Data, Know Thyself: The Power of XML is Going to Change Everything About Computing. Now If Only I Could Describe It
bob@cringely.com
I've been waiting to comment on Microsoft's .NET business because it seems to me that .NET is far less important than the XML technology that lies beneath it. Same for Sun ONE, the most obvious competitor for .NET. XML is more interesting. But there is a risk in tackling such a technical subject. The risk is that my effort will be unsatisfying to nearly everyone. To the experts who breathe XML, what I write will inevitably look naive and maybe even incorrect. To the lay readers of this column, it might read like gibberish. So I've lain this week in a fetal position and tried to connect emotionally with both groups. What follows is my take on the real meaning of XML. If you think I'm stupid, well maybe so. Just don't tell my Mom.
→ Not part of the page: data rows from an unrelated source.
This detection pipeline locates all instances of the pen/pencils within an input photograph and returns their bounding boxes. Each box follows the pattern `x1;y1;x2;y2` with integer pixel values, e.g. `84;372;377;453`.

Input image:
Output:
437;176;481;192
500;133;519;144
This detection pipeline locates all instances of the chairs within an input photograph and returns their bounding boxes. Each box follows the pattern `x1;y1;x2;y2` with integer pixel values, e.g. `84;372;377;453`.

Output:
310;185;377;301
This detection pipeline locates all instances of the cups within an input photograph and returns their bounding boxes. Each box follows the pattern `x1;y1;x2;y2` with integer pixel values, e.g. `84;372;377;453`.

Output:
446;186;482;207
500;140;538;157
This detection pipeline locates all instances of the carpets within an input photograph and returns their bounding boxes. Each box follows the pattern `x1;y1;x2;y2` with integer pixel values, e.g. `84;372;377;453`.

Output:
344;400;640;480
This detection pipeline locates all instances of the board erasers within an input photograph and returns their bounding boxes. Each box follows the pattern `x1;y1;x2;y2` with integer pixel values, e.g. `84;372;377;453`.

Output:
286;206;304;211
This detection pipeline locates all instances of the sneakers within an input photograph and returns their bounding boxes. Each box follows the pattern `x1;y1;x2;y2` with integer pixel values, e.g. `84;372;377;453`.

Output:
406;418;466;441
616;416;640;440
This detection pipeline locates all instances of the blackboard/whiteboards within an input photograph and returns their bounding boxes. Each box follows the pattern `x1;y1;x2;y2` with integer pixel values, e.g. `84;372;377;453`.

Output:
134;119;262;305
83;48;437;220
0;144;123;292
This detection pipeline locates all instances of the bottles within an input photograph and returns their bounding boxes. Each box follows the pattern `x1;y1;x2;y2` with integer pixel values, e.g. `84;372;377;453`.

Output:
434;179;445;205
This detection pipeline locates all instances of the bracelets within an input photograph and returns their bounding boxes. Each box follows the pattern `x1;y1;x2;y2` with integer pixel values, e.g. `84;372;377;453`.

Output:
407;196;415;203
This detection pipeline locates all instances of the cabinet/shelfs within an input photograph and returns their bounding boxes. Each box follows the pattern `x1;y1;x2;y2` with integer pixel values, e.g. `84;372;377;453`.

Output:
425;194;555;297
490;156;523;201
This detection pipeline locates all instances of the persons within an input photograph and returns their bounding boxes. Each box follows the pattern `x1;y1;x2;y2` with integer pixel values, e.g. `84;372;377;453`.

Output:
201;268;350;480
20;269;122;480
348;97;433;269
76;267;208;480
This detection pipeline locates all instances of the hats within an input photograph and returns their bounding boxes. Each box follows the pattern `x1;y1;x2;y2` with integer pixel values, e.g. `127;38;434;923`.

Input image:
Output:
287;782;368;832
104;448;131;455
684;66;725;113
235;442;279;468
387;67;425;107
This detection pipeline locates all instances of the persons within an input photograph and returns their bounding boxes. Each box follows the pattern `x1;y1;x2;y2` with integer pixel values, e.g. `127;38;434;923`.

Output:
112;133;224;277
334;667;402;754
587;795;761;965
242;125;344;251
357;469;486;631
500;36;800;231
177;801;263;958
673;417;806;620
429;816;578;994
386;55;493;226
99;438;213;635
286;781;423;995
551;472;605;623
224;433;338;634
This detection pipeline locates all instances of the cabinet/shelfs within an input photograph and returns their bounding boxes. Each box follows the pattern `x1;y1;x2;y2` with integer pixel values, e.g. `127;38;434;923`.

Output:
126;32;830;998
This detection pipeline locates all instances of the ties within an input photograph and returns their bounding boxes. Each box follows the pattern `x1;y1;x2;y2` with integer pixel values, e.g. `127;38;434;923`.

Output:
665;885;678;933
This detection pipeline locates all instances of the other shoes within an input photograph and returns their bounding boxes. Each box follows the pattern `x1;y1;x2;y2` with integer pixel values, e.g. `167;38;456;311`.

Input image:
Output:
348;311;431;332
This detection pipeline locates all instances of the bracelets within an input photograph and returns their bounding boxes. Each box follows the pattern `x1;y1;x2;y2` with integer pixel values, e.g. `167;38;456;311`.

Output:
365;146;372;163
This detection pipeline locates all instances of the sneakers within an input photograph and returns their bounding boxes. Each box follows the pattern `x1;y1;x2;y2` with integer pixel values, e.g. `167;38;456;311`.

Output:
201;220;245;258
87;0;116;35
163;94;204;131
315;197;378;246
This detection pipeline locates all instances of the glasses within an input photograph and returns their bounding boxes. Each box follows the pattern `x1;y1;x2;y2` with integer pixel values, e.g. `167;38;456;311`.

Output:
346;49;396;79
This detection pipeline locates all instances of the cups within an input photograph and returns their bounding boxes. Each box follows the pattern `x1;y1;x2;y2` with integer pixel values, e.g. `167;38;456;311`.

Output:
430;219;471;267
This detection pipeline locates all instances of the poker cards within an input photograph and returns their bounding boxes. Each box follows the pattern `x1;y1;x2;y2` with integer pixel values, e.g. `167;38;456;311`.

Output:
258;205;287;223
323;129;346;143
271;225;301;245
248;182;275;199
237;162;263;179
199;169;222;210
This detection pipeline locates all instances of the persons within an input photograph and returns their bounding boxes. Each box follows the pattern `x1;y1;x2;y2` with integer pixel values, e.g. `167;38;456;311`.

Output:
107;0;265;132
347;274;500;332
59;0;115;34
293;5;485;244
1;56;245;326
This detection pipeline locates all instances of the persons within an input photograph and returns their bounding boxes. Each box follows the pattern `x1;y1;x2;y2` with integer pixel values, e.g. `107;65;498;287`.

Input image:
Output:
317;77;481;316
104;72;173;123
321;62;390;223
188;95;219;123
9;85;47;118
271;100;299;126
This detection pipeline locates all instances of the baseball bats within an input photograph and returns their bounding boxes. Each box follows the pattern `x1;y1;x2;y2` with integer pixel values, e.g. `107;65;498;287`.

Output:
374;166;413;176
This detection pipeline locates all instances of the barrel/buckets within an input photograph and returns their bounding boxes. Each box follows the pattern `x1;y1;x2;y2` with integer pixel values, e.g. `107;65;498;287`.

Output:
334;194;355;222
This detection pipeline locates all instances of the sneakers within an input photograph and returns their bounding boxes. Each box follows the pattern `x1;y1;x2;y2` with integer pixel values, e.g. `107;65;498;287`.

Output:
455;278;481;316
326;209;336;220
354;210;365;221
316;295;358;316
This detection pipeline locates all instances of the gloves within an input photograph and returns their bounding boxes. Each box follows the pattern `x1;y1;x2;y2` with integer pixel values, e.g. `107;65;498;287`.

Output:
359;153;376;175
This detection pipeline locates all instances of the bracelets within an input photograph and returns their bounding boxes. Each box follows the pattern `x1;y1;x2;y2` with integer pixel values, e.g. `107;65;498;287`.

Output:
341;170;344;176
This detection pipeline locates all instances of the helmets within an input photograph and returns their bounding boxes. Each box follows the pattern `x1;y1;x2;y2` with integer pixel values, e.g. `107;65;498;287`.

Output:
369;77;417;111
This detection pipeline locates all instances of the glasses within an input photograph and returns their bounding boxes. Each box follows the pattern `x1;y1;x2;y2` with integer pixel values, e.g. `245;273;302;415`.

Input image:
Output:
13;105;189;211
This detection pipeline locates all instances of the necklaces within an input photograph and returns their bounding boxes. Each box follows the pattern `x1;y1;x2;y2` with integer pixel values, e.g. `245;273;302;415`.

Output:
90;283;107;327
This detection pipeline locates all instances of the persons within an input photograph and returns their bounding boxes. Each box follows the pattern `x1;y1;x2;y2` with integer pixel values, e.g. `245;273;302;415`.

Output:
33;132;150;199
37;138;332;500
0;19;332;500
XML is the new religion at Microsoft. CEO Steve Ballmer calls what is happening "the XML revolution" — a revolution so important that Ballmer is working hard pivoting all of Microsoft to take advantage of it. In three years, he says, XML is going to change completely the way we use computers, and most of Microsoft's competitors see it that way, too. But what the heck is XML, anyway, and why should we care?
XML stands for eXtensible Markup Language, and is just the latest descendant of the General Markup language invented years ago at IBM as a kind of common style sheet for technical reports. The General Markup Language begat the Standard General Markup Language that begat the HyperText Markup Language (HTML) that made possible the World Wide Web. All these predecessors to XML were about describing a page, whether on paper or on a computer screen. Where is the text? Where are the pictures? What fonts are used on what color background? When a web page is written in HTML, it can be rendered (drawn on the computer screen) by any browser application like Microsoft Internet Explorer or Netscape Navigator running on almost any kind of computer, and should look pretty much the same on each, right down to those clever push buttons, check boxes, and radio dials.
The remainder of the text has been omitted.